REPORT ANALYSIS AND CONCLUSION
When Samsung introduced the 840 Pro last year, it was easy to call it the best consumer drive on the market and shower it with awards. It delivered great performance at a good price. With the SM843, the analysis isn’t so easy.
The first problem is that the SM843 doesn’t fit into any of the traditional enterprise categories. In the past you only had one type of enterprise drive; high endurance, high performance drives that cost as much as most PCs. This one-size-fits-all approach has been losing appeal over the last few years. In fact, many enterprise customers are frequently using consumer drives as a dirt cheap, disposable solution. This is exactly what the SM843 is aiming to replace. It is not a peer of the S3700 or the P400m, it is a replacement for the Intel SSD 320 series.

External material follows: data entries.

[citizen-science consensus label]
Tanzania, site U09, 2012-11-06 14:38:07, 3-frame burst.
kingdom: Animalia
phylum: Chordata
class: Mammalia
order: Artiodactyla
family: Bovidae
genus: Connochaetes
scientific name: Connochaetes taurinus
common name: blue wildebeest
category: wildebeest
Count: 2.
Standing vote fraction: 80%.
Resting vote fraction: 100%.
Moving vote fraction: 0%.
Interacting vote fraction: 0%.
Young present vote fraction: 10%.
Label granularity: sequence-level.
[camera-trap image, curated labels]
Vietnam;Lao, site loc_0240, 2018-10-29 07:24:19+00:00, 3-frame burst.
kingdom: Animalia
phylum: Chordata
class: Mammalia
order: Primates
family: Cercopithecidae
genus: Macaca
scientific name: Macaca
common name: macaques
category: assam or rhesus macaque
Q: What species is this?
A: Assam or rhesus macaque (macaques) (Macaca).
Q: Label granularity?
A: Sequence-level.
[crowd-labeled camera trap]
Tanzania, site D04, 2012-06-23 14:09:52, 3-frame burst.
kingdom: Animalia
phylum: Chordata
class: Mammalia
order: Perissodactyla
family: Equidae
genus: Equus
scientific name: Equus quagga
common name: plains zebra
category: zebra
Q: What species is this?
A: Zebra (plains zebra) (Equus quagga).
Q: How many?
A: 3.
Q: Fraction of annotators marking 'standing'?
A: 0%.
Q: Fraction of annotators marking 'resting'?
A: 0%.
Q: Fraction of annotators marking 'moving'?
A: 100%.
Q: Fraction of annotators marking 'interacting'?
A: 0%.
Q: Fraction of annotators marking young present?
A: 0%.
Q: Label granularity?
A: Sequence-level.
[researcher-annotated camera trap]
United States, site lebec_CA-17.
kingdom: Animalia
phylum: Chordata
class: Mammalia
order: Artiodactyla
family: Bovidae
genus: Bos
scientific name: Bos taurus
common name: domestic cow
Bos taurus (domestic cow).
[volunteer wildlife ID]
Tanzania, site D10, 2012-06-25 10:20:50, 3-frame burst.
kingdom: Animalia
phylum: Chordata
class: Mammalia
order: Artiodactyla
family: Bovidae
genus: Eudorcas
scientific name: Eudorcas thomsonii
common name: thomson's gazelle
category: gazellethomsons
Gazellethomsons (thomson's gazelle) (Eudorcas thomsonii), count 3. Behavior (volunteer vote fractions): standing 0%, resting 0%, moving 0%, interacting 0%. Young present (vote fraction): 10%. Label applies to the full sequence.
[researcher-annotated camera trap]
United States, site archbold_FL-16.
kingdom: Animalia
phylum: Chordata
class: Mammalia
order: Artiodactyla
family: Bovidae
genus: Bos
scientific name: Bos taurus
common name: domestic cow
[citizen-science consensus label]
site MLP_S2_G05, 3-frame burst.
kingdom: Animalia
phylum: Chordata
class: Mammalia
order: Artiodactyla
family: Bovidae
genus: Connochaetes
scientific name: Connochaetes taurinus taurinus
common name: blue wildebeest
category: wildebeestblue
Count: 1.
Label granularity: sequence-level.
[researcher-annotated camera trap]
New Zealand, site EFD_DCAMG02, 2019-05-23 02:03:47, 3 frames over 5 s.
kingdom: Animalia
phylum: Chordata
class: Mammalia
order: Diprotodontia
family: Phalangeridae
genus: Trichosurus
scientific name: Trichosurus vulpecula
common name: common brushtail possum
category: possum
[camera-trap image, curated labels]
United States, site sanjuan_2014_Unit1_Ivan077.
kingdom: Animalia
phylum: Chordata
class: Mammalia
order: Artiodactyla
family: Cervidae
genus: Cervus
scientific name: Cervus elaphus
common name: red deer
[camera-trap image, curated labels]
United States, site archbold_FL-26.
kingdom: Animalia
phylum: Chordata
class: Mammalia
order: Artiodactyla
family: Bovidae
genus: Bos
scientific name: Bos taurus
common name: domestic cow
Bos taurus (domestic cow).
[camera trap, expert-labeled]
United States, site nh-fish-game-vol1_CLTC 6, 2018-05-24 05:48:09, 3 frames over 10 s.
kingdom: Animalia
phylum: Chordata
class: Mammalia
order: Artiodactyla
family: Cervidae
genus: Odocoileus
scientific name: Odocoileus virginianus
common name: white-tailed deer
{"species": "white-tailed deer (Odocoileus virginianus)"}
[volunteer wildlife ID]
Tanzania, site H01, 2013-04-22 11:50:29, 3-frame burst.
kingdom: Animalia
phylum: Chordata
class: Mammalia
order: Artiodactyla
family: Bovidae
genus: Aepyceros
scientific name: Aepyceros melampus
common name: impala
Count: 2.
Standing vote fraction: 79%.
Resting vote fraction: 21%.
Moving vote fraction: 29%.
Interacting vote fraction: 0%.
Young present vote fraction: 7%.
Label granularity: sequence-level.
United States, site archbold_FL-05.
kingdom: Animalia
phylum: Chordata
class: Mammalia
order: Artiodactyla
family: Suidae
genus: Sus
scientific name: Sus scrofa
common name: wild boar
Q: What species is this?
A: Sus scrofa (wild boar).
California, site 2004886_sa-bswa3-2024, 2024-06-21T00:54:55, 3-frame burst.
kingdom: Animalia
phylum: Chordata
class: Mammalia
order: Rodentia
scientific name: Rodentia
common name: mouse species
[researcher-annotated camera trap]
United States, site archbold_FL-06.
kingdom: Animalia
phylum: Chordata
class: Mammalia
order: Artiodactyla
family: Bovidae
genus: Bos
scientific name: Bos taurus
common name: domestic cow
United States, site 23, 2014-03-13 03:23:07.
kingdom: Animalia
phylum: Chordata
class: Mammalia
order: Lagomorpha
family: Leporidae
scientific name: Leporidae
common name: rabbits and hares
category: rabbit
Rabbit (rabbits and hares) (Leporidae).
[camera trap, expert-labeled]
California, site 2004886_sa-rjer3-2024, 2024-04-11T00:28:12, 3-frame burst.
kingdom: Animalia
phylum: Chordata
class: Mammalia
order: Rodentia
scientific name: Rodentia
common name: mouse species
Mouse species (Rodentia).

When you look at it that way, the SM843 becomes much more desirable, but it doesn’t make up for many shortcomings.
When you think of enterprise SSDs, you think of high-endurance NAND, data loss protection, redundancy, etc. The SM843 has none of this. Other than the custom, enterprise-oriented firmware, it is hard to really differentiate this drive from the 840 Pro and other high-end consumer drives. That is going to be a real challenge going forward, especially when companies like Crucial/Micron are migrating enterprise features to consumer drives.
With that said, the SM843, for its intended application, performs great. Samsung’s pricing should completely undercut most ‘enterprise’ SSDs by a wide margin.